小林会頭は冒頭のあいさつで「中東情勢に端を発する不安が続いているが、日本経済の状況は決して悪くはない」との見解を強調。成長型経済への転換を果たす正念場であることから、その主役である中小企業・小規模事業者の持続的賃上げの実現に向け、価格転嫁や生産性向上による「稼ぐ力」の強化を訴えた。加えて「地域の経済好循環」を強く・太くするための良質な雇用を生む「稼ぐ産業」の創出・育成と、魅力あるまちづくりの重要性を主張した。
会合は2部構成で開催し、第1部では①中東情勢による企業経営ならびに地域経済への影響②中小企業・小規模事業者の稼ぐ力の強化③地域の稼ぐ力向上による経済好循環――の三つの視点で議論。第2部では三つの分科会に分かれ「商工会議所の活動・機能強化」をテーマに地域総合経済団体である商工会議所に求められる役割や商工会議所運営などについて先進的な取り組み事例を踏まえながら討議した。
第1部では①について「エネルギー価格高騰によるコスト上昇の吸収は限界であり、価格転嫁が重要。将来に備えた省エネやカーボンニュートラルの推進にも引き続き取り組む必要がある」「中東情勢を機にナフサなどによらない技術開発を行ったが、こういった技術が中東問題の終結と同時に後退しないような政策を進めていただきたい」などの意見が出された。

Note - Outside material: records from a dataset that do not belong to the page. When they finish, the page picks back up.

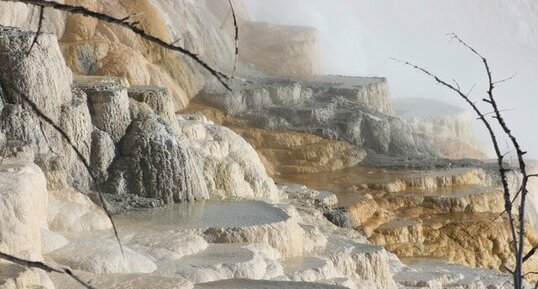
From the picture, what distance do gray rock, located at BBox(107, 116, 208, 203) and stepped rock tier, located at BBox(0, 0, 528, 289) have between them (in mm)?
20

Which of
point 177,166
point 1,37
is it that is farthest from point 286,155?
point 1,37

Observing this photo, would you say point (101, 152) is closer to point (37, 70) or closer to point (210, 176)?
point (37, 70)

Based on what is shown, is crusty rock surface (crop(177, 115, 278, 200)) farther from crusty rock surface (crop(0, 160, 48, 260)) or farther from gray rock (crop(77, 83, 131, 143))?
crusty rock surface (crop(0, 160, 48, 260))

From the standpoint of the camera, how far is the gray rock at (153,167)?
14.5 m

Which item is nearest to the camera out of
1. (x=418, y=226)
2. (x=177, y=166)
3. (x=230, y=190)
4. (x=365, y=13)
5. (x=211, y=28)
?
(x=177, y=166)

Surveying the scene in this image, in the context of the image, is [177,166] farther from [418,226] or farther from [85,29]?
[85,29]

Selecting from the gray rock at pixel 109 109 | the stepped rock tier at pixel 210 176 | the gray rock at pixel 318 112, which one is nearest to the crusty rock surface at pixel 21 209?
the stepped rock tier at pixel 210 176

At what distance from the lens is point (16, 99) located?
1327cm

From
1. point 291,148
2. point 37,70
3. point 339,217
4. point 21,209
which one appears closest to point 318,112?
point 291,148

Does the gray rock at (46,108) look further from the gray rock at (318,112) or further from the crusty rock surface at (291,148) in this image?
the gray rock at (318,112)

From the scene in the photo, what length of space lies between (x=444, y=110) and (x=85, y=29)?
1751cm

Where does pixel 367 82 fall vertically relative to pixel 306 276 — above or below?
above

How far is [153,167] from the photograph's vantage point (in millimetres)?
14672

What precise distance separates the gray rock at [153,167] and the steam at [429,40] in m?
23.7
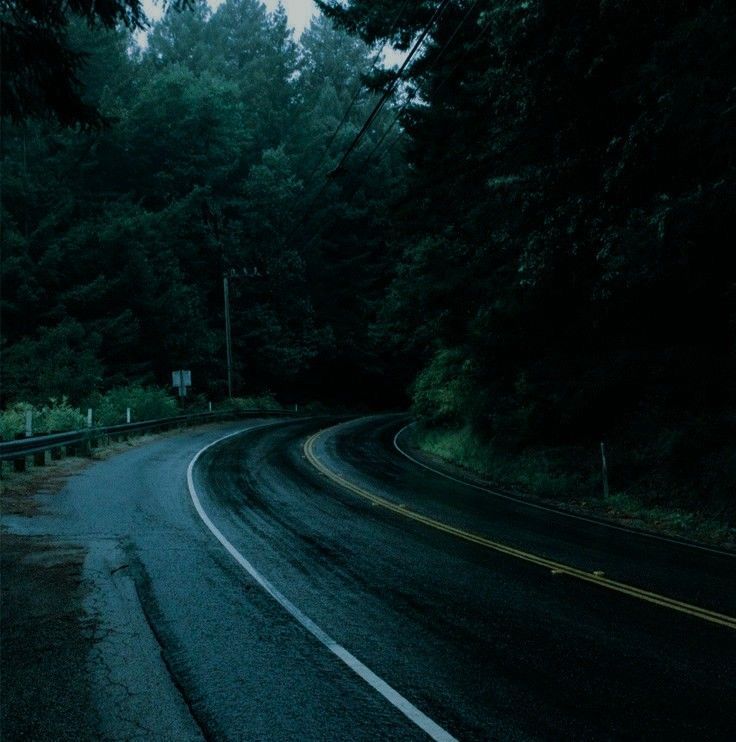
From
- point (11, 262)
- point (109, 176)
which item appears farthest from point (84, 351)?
point (109, 176)

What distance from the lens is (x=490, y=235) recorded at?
1736 centimetres

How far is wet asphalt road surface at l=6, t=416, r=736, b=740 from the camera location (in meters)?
4.20

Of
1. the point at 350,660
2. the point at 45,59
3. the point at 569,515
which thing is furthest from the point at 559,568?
the point at 45,59

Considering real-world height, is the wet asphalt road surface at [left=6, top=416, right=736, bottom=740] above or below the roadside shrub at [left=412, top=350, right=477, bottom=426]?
below

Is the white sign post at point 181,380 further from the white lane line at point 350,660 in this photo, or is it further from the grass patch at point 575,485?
the white lane line at point 350,660

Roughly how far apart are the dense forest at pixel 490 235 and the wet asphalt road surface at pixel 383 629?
4.98 m

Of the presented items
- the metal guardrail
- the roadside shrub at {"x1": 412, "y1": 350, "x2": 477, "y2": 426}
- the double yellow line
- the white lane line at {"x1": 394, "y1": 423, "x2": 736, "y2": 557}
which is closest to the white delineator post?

②については「地方の人手不足が深刻な中、省力化・人材育成・多様性の推進が重要。行政や専門学校などと連携し、学生の地元定着を促すことも必要」「大企業と地方の中小企業の二極化が進行しており、AI・DX活用においても二極化が進行している。この進行具合のタイムラグを埋めるためにもAI・DX導入に向けた積極的な支援策が必要」などの声が寄せられた。
③については「産業構造の転換に伴い、既存の中小企業への影響が大きくなっていることから、価格転嫁や攻めの投資、人材確保に対する実行性のある支援が必要」「都市機能の弱体化が進む中、商工会議所や民間が主体となることが重要。『ローカルファースト』の視点で、若者や女性に選ばれる魅力あるまちづくりを進めるべき」との指摘があった。